(WORK TO COMPLETE)
Rewrite the lines of the records, from the line containing "Does black shirt" through the end of the records, as a Markdown table with a Row column for the row number and a Text column for the line, leaving out blank lines.

++++++++++++++++++++

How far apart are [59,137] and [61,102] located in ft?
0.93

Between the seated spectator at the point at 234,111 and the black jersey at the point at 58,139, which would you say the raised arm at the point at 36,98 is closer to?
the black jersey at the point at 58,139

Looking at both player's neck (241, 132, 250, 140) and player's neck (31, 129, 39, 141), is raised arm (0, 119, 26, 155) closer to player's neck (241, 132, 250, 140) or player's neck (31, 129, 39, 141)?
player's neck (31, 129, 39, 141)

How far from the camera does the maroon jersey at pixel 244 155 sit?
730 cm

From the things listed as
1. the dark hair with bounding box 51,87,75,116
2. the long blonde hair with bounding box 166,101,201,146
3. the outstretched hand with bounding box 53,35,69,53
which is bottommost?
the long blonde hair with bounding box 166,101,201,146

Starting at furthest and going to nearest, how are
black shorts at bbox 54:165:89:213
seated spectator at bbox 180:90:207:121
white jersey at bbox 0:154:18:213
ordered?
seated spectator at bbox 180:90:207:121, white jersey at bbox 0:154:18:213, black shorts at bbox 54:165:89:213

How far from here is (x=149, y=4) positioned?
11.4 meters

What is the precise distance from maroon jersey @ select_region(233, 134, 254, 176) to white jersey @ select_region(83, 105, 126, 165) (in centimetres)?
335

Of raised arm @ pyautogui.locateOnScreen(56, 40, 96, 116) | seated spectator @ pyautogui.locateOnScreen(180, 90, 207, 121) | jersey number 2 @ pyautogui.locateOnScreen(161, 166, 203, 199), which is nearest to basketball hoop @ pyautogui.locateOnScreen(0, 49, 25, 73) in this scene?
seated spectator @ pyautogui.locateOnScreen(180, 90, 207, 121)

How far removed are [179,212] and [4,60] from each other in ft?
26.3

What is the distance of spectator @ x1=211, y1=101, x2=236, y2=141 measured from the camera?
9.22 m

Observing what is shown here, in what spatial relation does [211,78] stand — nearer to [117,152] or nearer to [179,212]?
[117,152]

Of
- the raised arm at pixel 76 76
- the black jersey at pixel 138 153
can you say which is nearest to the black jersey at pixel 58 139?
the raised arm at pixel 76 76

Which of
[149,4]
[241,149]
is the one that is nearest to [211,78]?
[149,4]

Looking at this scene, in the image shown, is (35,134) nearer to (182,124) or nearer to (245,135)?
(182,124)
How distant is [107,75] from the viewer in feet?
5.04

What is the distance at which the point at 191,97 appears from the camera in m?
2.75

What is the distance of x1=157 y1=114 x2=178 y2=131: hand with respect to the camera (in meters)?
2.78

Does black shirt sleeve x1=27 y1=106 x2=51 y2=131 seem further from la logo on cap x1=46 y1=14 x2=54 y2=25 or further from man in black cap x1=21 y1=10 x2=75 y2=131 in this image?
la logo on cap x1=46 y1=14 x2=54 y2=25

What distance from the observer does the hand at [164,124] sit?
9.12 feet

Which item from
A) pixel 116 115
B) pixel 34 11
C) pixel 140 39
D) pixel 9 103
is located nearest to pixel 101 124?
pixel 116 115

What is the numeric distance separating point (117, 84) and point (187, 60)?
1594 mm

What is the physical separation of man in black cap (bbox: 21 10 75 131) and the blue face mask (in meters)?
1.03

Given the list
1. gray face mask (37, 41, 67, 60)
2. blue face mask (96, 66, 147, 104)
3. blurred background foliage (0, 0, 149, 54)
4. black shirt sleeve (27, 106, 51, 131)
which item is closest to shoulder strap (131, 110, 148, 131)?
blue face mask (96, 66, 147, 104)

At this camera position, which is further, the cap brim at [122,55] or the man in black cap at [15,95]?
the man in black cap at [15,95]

++++++++++++++++++++

(RESULT OF THIS TASK)
| Row | Text |
|---|---|
| 1 | Does black shirt sleeve x1=27 y1=106 x2=51 y2=131 seem further from la logo on cap x1=46 y1=14 x2=54 y2=25 or further from man in black cap x1=21 y1=10 x2=75 y2=131 in this image? |
| 2 | la logo on cap x1=46 y1=14 x2=54 y2=25 |
| 3 | What distance from the observer does the hand at [164,124] sit? |
| 4 | 9.12 feet |
| 5 | Which item from |
| 6 | A) pixel 116 115 |
| 7 | B) pixel 34 11 |
| 8 | C) pixel 140 39 |
| 9 | D) pixel 9 103 |
| 10 | is located nearest to pixel 101 124? |
| 11 | pixel 116 115 |
| 12 | What is the numeric distance separating point (117, 84) and point (187, 60)? |
| 13 | 1594 mm |
| 14 | What is the physical separation of man in black cap (bbox: 21 10 75 131) and the blue face mask (in meters)? |
| 15 | 1.03 |
| 16 | Given the list |
| 17 | 1. gray face mask (37, 41, 67, 60) |
| 18 | 2. blue face mask (96, 66, 147, 104) |
| 19 | 3. blurred background foliage (0, 0, 149, 54) |
| 20 | 4. black shirt sleeve (27, 106, 51, 131) |
| 21 | which item is closest to shoulder strap (131, 110, 148, 131)? |
| 22 | blue face mask (96, 66, 147, 104) |
| 23 | At this camera position, which is further, the cap brim at [122,55] or the man in black cap at [15,95]? |
| 24 | the man in black cap at [15,95] |